In a recent case in Paderborn, Germany, a man allegedly accessing child pornography saw a note appear on his screen indicating that the German national police force knew what he was up to. It urged him to turn himself in, so the 20-year-old went to the nearest station and told the dumbfounded police that he was the one they were looking for, giving them specific details about his activities.
While they won't reveal much else about the case, the German police want it to be clear that they are not scanning people's computers. A computer virus helped them apprehend the suspect.
The man was using a computer infected with a worm -- a techie term for a self-sufficient virus that spreads on its own -- called Sober.X. Its origin is unknown, but it spreads through e-mail and affects Microsoft Corp.'s Windows operating systems. And it's smart. It can determine whether the computer's user speaks German or English -- English speakers get a note from the U.S. Federal Bureau of Investigation demanding they turn themselves in. The worm also hides itself by turning off anti-virus software and blocking access to known anti-virus websites, and it sends personal information such as names and addresses from the affected computer's e-mail and Web browsers to an offshore e-mail address.
Fighting crime is just the latest in a wide range of new uses virus makers are finding for the Sober worm technology, which first appeared in late 2003. Most of the others are far less benevolent.
"Sober.X is just one of a large family of Sober worms," said Sam Masiello, director of threat management for Denver-based software security company MX Logic Inc. "They have a common core code and all deal with some form of social engineering -- they come with e-mails offering the user something they might want."
Virus makers have been honing the worm's technology, and new variants have appeared as little as a single day apart. They've included messages about things such as World Cup tickets, digital videos featuring socialite Paris Hilton, and other inducements. And they are getting more creative all the time.
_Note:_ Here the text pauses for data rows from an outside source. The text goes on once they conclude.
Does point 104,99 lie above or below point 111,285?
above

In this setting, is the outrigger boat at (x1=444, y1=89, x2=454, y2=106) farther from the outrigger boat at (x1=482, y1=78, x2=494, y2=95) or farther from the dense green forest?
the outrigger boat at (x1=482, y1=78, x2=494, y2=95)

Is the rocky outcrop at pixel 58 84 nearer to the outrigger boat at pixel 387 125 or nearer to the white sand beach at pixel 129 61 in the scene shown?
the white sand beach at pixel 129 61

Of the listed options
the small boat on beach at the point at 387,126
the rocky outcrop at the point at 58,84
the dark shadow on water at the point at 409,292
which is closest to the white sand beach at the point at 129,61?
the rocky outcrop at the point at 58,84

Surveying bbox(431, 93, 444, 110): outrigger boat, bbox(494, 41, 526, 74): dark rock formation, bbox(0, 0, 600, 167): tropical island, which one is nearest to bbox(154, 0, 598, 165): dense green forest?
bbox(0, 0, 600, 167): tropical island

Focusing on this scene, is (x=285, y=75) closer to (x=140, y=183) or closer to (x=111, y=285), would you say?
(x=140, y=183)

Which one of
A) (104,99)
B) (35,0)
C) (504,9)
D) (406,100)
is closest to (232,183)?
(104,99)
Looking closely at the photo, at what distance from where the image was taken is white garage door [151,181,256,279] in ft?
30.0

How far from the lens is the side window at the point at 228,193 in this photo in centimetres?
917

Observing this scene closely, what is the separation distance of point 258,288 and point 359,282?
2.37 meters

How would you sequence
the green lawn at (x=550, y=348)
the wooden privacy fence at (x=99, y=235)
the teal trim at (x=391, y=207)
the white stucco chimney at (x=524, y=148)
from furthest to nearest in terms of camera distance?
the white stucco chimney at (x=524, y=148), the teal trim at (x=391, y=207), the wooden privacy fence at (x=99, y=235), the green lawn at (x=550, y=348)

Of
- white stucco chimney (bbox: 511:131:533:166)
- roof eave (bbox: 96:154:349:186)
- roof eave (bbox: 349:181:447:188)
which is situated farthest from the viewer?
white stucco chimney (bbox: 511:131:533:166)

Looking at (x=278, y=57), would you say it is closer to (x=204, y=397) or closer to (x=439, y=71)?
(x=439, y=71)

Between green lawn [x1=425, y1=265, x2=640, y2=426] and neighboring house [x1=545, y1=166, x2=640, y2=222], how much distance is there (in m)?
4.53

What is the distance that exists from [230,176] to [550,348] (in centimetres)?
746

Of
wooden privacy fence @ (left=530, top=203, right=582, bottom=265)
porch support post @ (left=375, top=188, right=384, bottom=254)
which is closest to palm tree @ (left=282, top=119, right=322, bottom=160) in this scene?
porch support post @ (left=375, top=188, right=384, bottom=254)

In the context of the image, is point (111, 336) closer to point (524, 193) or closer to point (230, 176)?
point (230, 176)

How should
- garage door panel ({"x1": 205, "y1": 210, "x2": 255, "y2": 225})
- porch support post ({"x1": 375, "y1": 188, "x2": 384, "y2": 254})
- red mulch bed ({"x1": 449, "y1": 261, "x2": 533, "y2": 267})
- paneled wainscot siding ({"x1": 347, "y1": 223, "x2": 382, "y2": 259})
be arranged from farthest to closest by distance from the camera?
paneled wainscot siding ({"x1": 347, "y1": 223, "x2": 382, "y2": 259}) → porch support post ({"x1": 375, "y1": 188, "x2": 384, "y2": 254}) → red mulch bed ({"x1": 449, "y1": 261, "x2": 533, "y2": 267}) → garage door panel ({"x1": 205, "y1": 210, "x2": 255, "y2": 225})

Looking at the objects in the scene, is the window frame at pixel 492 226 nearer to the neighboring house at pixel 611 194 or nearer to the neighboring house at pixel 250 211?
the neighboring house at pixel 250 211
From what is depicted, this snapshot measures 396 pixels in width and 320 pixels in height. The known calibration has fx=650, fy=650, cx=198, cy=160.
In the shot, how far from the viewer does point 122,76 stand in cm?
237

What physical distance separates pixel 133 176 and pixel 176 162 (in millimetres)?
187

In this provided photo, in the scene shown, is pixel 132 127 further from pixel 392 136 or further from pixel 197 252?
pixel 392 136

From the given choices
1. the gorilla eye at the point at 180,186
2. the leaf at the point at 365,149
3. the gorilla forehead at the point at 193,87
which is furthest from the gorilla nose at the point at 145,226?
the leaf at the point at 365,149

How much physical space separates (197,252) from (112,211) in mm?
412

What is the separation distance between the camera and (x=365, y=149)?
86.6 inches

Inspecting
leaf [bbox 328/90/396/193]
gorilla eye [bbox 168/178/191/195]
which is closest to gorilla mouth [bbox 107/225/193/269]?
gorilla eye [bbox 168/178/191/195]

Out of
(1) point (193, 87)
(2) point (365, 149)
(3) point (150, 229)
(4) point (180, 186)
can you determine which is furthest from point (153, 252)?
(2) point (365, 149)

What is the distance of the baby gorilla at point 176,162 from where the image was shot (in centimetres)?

"One of the most popular variants promises a digital Christmas card," said Dominic Wild, a Vancouver-based security expert with Sophos PLC, an anti-virus software vendor.
Sober-based worms are designed to spread quickly, too. MessageLabs Ltd., a British electronic security firm, says it intercepted three million copies of Sober.X within the first 24 hours of its discovery.
Besides stealing personal information, Sober worms can automatically send e-mails of their own from an infected machine, unbeknownst to the user -- not just to replicate on other computers, but also to disseminate messages, often for extremist groups. Sober worms are even being used for profit.
"It's not like the old days when viruses were all about causing chaos by bringing down files and applications," Mr. Wild said. "The people that make these worms saw that spammers could make money, so they decided to get their share."
Virus writers can arrange to have their worms do various things in return for cash. Such worms can install themselves on a computer and set themselves up to automatically "click" on pay-per-click ads, skew search engine results or pad visitor statistics at commercial websites. Because they are intended to perform a task without the permission of the computer's owner, Sober viruses are also designed to operate as inconspicuously as possible.
"They're made hard to detect so they can do their jobs," Mr. Wild said.
But they aren't always invisible.
"People start seeing a gradual slowdown in their computer," Mr. Masiello said, "because the worm is busy calling home."
As with most threats, prevention is probably a more realistic plan than finding a cure, because the worm evolves so quickly. This can be difficult, though -- Sober worms are transmitted by e-mail, and since they work by mining the address books of infected PCs, they may come in a message from what appears to be a trusted source.
"You don't have to open an attachment, you just have to open the infected e-mail," Mr. Masiello said. "So it's wise not to open e-mails from unknown sources or even odd-sounding e-mails from familiar people."
So if your grandmother is offering you bargain deals on prescription drugs, you may want to press the delete key.